Anfängliche Skepsis weicht aber schon nach wenigen Minuten der Begeisterung. Denn wer sich im großen Reiterland Lippe nicht auskennt, findet mit Hilfe der GPS-Geräte immer seinen Weg – ohne lästiges Karten Entfalten oder gar Verreiten. Während Larry auf dem weißen Sennesand zügig ausschreitet, lichte Wälder und Landschaften wie in der Lüneburger Heide durchquert, sagt der Blick aufs GPS-Gerät: Wir sind noch voll auf der Spur.
So können wir unbesorgt die Natur genießen, einen spritzigen Galopp in Angriff nehmen und uns wie die Trapper in Kanada fühlen. Immerhin gibt es hier in den lippischen Wäldern seit einiger Zeit sogar wieder einen Luchs. Er hat sich an die Reiter in seinem Revier längst gewöhnt und wurde bereits von etlichen Fotohandys festgehalten.
Fünf Reiterrouten über insgesamt 40 Kilometer hat der ostwestfälische Kreis Lippe bis jetzt konzipiert. Senne-Sand und Heide-Feeling erwartet Naturfreaks auf der Bienen-Schmidt-Route, reiterlich anspruchsvoll grüßt die Runde durch die wildromantische Hasselbachschlucht, Geländesprünge fordern im Bad Salzufler Stadwald heraus. Hügelige Wege führen in der Lemgoer Mark durch den alten Hudewald mit seinen knorrigen Eichenbäumen, während im Leistruper Wald Opfersteine und uralte Grabstätten am Wegesrand warten – ein Ausritt in mystischer Landschaft. Alle Routen sind ausgeschildert und so angelegt, dass Kollisionen mit Wanderern und Radfahrern vermieden werden. Zudem sorgt Andreas Fettig dafür, dass alle Wege stets ausgemäht und –geschnitten, kurz gesagt, tiptop in Ordnung sind.

Freuen sich über das neue GPS-System für Reiter in Lippe: (v.l.n.r.) Julia Schiel-mann, Jessica Krawinkel, Landrat Friedel Heuwinkel und Sigrun Mekwinski mit ihrem Pferd Everest Borico (Foto: S. Müller).
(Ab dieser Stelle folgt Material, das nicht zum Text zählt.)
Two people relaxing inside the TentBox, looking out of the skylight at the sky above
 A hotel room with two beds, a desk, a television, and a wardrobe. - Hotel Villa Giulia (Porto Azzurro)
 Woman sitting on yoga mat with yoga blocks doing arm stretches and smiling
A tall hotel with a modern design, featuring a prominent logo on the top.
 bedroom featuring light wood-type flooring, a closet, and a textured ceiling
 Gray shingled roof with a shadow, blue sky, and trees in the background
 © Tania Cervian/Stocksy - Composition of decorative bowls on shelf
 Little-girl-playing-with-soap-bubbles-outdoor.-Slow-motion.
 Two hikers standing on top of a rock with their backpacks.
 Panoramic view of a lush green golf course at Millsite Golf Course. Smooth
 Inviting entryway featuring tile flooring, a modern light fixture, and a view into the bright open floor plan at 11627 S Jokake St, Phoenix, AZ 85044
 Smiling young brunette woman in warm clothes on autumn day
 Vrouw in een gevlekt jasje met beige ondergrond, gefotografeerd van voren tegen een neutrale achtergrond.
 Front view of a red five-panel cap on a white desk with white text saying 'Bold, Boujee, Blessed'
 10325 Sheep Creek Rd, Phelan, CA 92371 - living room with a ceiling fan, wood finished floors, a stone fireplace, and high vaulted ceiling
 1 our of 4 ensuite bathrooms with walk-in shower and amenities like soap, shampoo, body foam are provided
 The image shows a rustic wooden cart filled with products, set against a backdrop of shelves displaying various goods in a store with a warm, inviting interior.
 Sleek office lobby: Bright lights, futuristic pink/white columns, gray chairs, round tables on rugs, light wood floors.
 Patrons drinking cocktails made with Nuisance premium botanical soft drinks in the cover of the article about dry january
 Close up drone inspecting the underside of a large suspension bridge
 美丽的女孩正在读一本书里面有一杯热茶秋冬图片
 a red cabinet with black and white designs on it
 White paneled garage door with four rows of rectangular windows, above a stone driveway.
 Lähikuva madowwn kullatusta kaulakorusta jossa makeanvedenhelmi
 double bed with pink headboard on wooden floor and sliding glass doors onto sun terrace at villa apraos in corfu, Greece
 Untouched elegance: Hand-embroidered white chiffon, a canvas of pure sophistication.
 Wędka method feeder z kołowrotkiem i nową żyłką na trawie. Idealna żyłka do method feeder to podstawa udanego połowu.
Reiter können sich zunächst im Internet unter www.lippe.de/navigator/ über die Routen und ihre Profile informieren und sie dann als GPS-Daten kostenlos herunterladen – auf ihr GPS-Gerät oder auf ein GPS-fähiges Handy. Auch das komplette Reitwegenetz über 125 Kilometer steht im Internet zum Download bereit. Das naturreiche lippische Bergland rund um das berühmte Hermannsdenkmal im Teutoburger Wald ist für ausgedehnte Touren mit 1 PS wie geschaffen. Unterwegs laden Landgasthöfe mit Anbindebalken für die Pferde und historische Raststationen zum Ausruhen ein. Idyllische Reiterhöfe wie beispielsweise die Reitanlage Krawinkel in Lage-Hörste bieten Paddocks für die Pferde und einen Zeltplatz für die Wanderreiter. Lippes Landrat Friedel Heuwinkel ist überzeugt, mit dem neuen GPS-Service bald noch viel mehr Reiter in den Naturpark Teutoburger Wald zu ziehen. Kein Zweifel: es lohnt sich!